I don't think so. Remember Raigo managed to improve her rank, and her ability was really weak when she was younger.

But of course Takara hasn't really been given the opportunity to explore the limits of his powers in order to get a fair ranking. He was just kind of resigned to a low rank because his ability _seems _useless.


----------



## Kirito (Oct 27, 2012)

Wrath said:


> I don't think so. Remember Raigo *managed to improve her rank, and her ability was really weak* when she was younger.
> 
> But of course Takara hasn't really been given the opportunity to explore the limits of his powers in order to get a fair ranking. He was just kind of resigned to a low rank because his ability _seems _useless.



That's what I just said 

But anyway, I see a powerup where he can solidify his gel. At that point, he can pretty much make anything out of gel.


----------



## Kira Yamato (Dec 12, 2012)

We get a double release today: Ch.6-7


----------



## Kurokami Medaka (Dec 12, 2012)

Not surprised Mikan's power is a double edged sword but I didn't think she was able to turn her own body into lightning. I just thought it was emitting lighting, kinda like Misaka Mikoto. 

His secret training may be a problem.


----------



## Kira Yamato (Dec 12, 2012)

I'm looking forward to seeing whether the group can actually exploit any possible weakness Mikan may have. The next chapter should be interesting.


----------



## Wrath (Feb 11, 2013)

His power disappeared and reappeared... perhaps it levelled up at the same time?


----------



## wibisana (Feb 11, 2013)

lol this shit is so funny


----------



## 8 (Feb 11, 2013)

i side with those elders. such a magnificent plan.


----------



## Blαck (Feb 12, 2013)

If his powers did level up, maybe he'll be able slide on the gel like Iceman


----------



## Wrath (Mar 13, 2013)

Haha, a Stranger celebrity and a celebrity among Strangers.


----------



## 8 (Mar 13, 2013)

i really thought that girl would scream. nice surprise when she didn't.


----------



## wibisana (Apr 14, 2013)

it's good that the party got "healer" (to be exact time reverse-r)
but things run too slow. I have not any slightest idea where will this manga going
tournament like?
adventure?
detective/hero like (Batman who chase bad guys)?


----------



## Kira Yamato (Apr 14, 2013)

Well, the series still seem to be focusing on introducing characters and getting them accustomed to one another while allowing the male MC to build up his own personal harem. I'm also glad that they have a team mate that that can help in negating possible injuries. 

Now we just have to see what they plan to do with this team. I'm hoping for some interesting enemies at the very least and more info about strangers and how they can level up (if that's possible).


----------



## Blαck (Apr 16, 2013)

I wan't the MC to strengthen his ability some, at least to point where his ability is a legit threat and not just a small problem.


----------



## 8 (May 27, 2013)

#### [Extracted records]
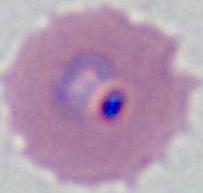

identification: Plasmodium
modality: photomicrograph
magnification: 400x or 1000x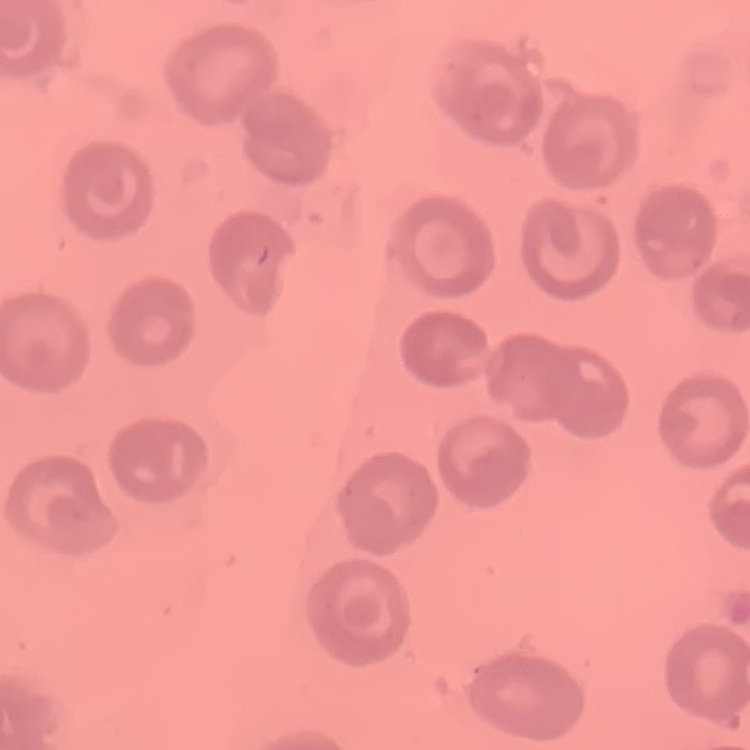

Summary:
  - Erythrocyte morphology: no rouleaux formation
  - Image type: square crop of a larger photomicrograph
  - Stain: Field's or Giemsa
  - Preparation: thin blood film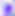
Summary:
  - Magnification: 400x
  - Identification: Toxoplasma gondii
  - Modality: photomicrograph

#### [Set exercise 1]
Answer these from the manga thread, one line each:
(a) Which chapters came out in the double release?
(b) What powerup does Kirito foresee for the gel?
(c) Whose power did Kurokami Medaka think Mikan's resembled?
#### [Set exercise 2]
Please go on with the manga thread from where it stops, beginning with the next post.

#### [Expected answer 1]
(a) Ch.6-7
(b) One where he can solidify his gel and make pretty much anything out of it
(c) Misaka Mikoto's

#### [Expected answer 2]
i thought ruri was getting annoying. so i'm glad to know it was an act. 

can't wait to see this animated. with all the silly fanservice and gel flowing around. should be hilarious.


----------



## Kira Yamato (May 27, 2013)

I know the male lead with a harem usually have girls throwing themselves at them for no particular reason but Ruri was an extreme case which is why it didn't come as shocking that it was all an act.


----------



## Blαck (May 27, 2013)

Damn Ruri is a spy? I was starting to like her and her ability was pretty cool


----------



## Blαck (Jun 29, 2013)

13
Ch.6

*Spoiler*: __ 




Damn, guess Aria isn't just smart, she's scary
Ch.6
Ch.6
Ch.6


Ch.6
Thing are getting interesting 
Ch.6
Ch.6
Ch.6
And now the bad guys
Ch.6
Ch.6


----------



## Rica_Patin (Jun 29, 2013)

Posting from an actual good site that doesn't reduce the quality of the pages or put needless watermarks on.
Ch.6


----------



## Rica_Patin (Jun 29, 2013)

Bleh... Might drop this soon, I had originally been reading it because it was a funny parody of battle shonen manga and superheroes, but this chapter, while still having a lot of comedic elements made it feel like the series might begin going in a very serious direction which is not what I wanted to read this for.


----------



## Kira Yamato (Jun 29, 2013)

I guess it's reasonable to assume the more power you acquire the greater danger you would be in if their was a backlash. That would explain the two polar theories of how those stranger powers developed. 

Still I wonder why is Ruri particularly fixated on Takera?


----------



## Blαck (Jun 29, 2013)

Kira Yamato said:


> I guess it's reasonable to assume the more power you acquire the greater danger you would be in if their was a backlash. That would explain the two polar theories of how those stranger powers developed.
> 
> *Still I wonder why is Ruri particularly fixated on Takera*?



Because he's the hero of justice 

On a serious note; maybe Takara has a older brother or someone Ruri is just obsessed with


----------



## Blαck (Aug 1, 2013)

14
Hitsugaya just attempted a sneak attack on Halibel and she was forced to enter an awkward position then she immediately composed herself, switched her blade to the other arm

*Spoiler*: __ 




Freaking Takara 
Critiquing an attack as it flies at him 

Golden Lion king 
Cool name, terrible ability.

Hmmm, I take that back GLK may not be completely useless. Gotta wait and see I guess


----------



## Kira Yamato (Aug 1, 2013)

I'll admit that being able to control the wind was always in my top 5 list of super powers I wish I could have


----------



## Blαck (Aug 1, 2013)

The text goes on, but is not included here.